*SELECTED EXTRACT*.
────────────────────

Chair and Associate Professor
- B.S., Harvey Mudd College
- M.A., San Francisco State University – Ethnic Studies
- M.A., Ph.D. University of Michigan – American Culture
As an interdisciplinary cultural historian, I explore how racial identities and politics are embedded within and expressed through cultural productions. My main interest is the social movements for racial justice of the late 1960s and early 1970s. My newest book, Rethinking the Asian American Movement, which is a synthesis of scholarship on the Asian American movement of the 60s and 70s, argues that the movement was inherently built upon commitments to interracial and transnational solidarities. My first book, Chains of Babylon: The Rise of Asian America, shows how the category of “Asian American,” which encompasses Asians of many ethnicities in the U.S., was created by Asian American movement and thoroughly imbued with anti-racist and anti-imperialist political commitments. I am currently working on a book project that explores the emergence of the trans-Pacific zone of cultural contact through examining the figure of Bruce Lee.
I teach classes in Asian American studies, comparative ethnic studies, racial theory, and sports. As many of my students can attest, I am an avid fan of University of Michigan football and basketball. Go Blue!
- Rethinking the Asian American Movement. American Social and Political Movements of the Twentieth Century series, Routledge, 2011.

────────────────────

*EXERCISE DATA*.

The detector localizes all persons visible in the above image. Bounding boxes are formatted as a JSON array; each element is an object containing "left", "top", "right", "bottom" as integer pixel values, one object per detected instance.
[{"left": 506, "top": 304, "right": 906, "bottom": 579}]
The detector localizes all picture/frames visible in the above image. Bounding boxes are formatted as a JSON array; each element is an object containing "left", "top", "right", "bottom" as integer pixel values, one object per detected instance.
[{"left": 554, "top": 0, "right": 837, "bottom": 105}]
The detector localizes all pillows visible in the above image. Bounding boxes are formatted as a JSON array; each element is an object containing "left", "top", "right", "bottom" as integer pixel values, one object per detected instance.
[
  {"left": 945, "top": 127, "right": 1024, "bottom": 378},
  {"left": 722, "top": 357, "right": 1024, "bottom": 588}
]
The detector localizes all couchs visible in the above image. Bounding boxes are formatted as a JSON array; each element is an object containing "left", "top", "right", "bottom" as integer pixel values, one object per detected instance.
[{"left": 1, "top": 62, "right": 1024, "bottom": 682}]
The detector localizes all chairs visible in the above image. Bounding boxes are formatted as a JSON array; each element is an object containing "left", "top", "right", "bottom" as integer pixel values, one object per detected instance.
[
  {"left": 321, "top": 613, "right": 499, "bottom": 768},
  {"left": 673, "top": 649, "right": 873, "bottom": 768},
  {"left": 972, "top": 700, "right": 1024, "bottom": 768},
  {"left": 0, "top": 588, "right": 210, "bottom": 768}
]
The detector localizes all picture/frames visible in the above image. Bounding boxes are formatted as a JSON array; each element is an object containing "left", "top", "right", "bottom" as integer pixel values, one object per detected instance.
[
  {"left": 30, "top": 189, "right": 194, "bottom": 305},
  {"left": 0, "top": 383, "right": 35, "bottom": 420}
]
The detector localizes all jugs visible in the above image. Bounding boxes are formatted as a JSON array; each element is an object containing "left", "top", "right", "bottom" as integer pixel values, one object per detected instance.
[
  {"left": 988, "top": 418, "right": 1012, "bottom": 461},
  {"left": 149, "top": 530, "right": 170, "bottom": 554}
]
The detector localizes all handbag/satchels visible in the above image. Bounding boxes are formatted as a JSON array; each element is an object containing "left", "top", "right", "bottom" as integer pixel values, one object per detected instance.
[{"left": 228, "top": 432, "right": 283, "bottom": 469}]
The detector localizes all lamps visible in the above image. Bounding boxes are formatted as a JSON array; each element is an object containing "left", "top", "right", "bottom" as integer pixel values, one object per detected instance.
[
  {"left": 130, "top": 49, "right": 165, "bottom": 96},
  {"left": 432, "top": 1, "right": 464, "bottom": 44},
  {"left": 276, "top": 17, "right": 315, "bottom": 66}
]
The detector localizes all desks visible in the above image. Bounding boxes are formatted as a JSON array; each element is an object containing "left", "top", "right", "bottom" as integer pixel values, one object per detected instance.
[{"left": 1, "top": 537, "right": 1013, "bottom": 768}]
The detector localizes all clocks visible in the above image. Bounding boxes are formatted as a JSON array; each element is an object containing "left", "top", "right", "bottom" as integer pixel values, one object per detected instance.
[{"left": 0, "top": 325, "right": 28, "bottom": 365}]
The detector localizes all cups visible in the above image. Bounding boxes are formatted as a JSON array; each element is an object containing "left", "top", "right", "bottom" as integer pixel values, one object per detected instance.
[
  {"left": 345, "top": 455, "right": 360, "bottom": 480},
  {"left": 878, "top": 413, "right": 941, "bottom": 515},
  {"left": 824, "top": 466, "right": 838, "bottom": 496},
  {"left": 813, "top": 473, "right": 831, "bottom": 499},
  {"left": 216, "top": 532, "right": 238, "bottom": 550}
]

────────────────────

*REQUIREMENT*.
Answer these questions from the faculty profile above.
(a) Which institution awarded the B.S. degree?
(b) Through what figure does the current book project examine the trans-Pacific zone of cultural contact?
(c) Which publisher issued Rethinking the Asian American Movement, and in what year?

*EXERCISE SOLUTION*.
(a) Harvey Mudd College
(b) Bruce Lee
(c) Routledge, 2011